▸ Excerpted records
◆ ◆ ◆ ◆

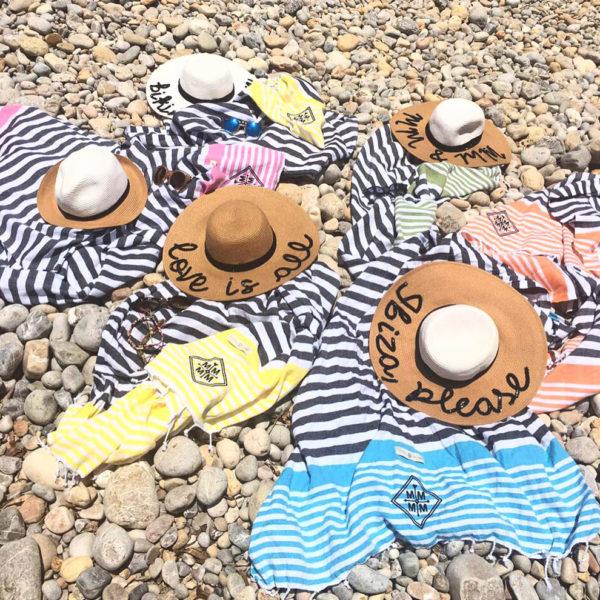 Foutas para presente exclusivo e personalizado expostas na praia de pedras com chapéu bordado por cima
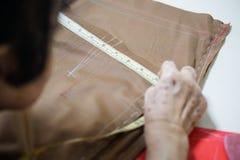 Mesure de main de grand-maman le dessin sur le tissu Photographie stock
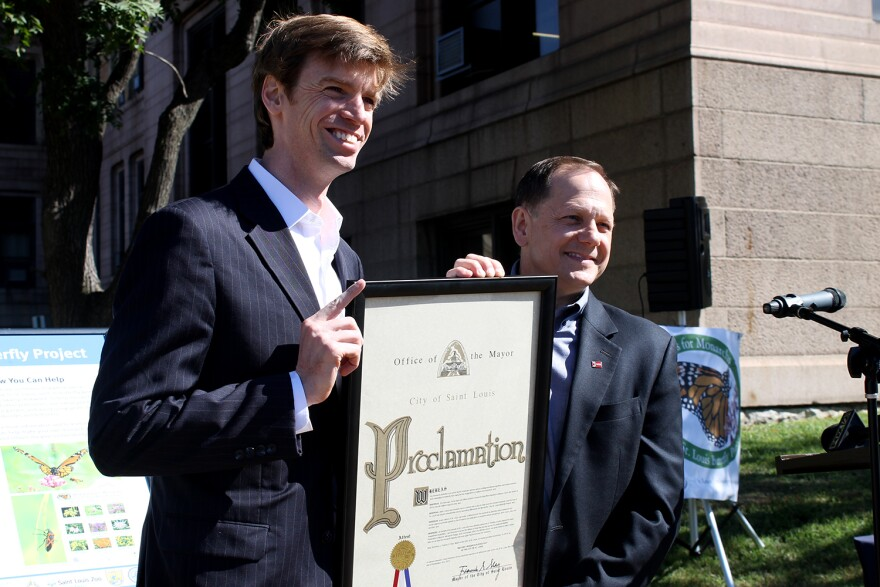 National Wildlife Federation President Collin O'Mara poses with St. Louis Mayor Francis Slay. The two pledged Saturday, Sept. 19, 2015 to encourage mayors across the nation to help restore monarch habitats.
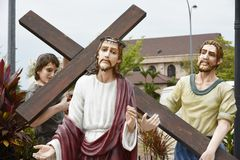Christian and the cross. A man carrying a cross royalty free stock photography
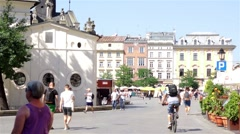 Cracow Main Square, St. Wojciech church and townhouses - stock footage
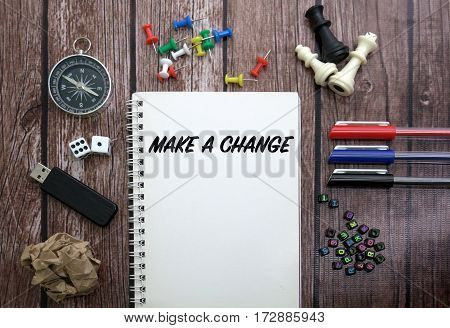 MAKE A CHANGE CONCEPT ON NOTEBOOK WITH STATIONERY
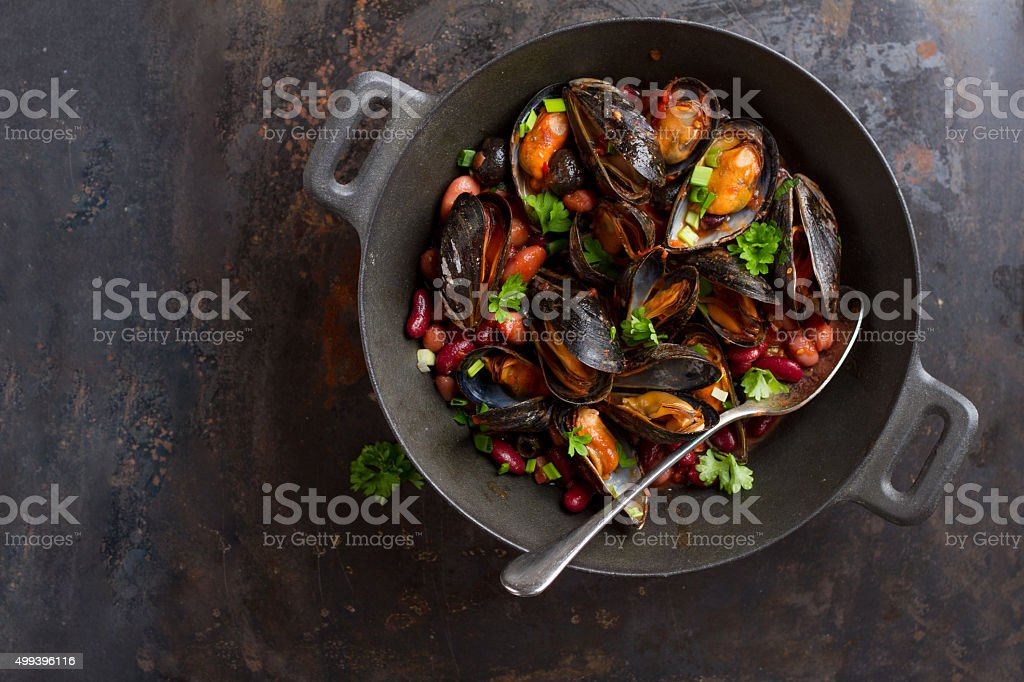 Mussels in cast iron pot stock photo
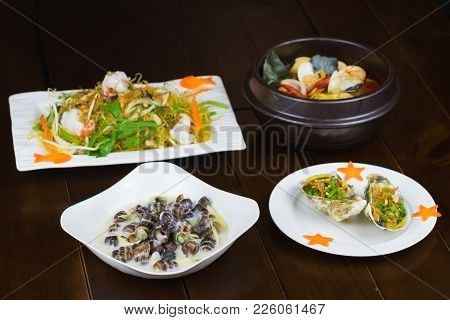 Set Of Asian Seafood With Grilled Geoduck With Onion And Grease, Coconut Escargot, Shrimp Stir-fried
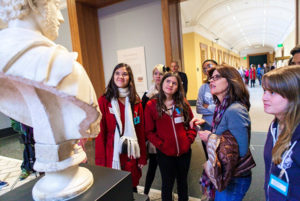 High school students in conversation with docent Barbara Atherton as they examine the Bust of Commodus.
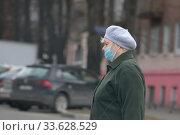 Женщина в маске на Крупской улице в Балашихе в дни пандемии коронавируса COVID-19 (2020 год). Редакционное фото, фотограф Дмитрий Неумоин / Фотобанк Лори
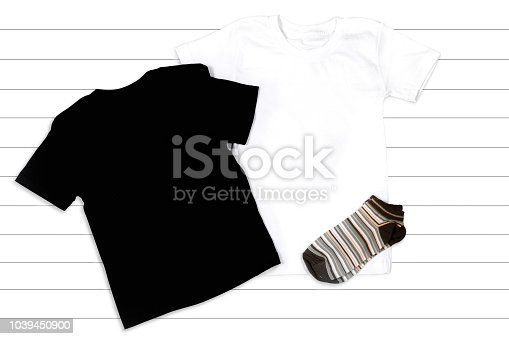 Black and White T-shirts Mockup - Flat Lay on a White Wooden Background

◆ ◆ ◆ ◆

▸ Task instructions
Could the lines from the top of the material through the line with "Mesure de main" be repeated exactly, pictures left out?

▸ Response area
 Foutas para presente exclusivo e personalizado expostas na praia de pedras com chapéu bordado por cima
 Mesure de main de grand-maman le dessin sur le tissu Photographie stock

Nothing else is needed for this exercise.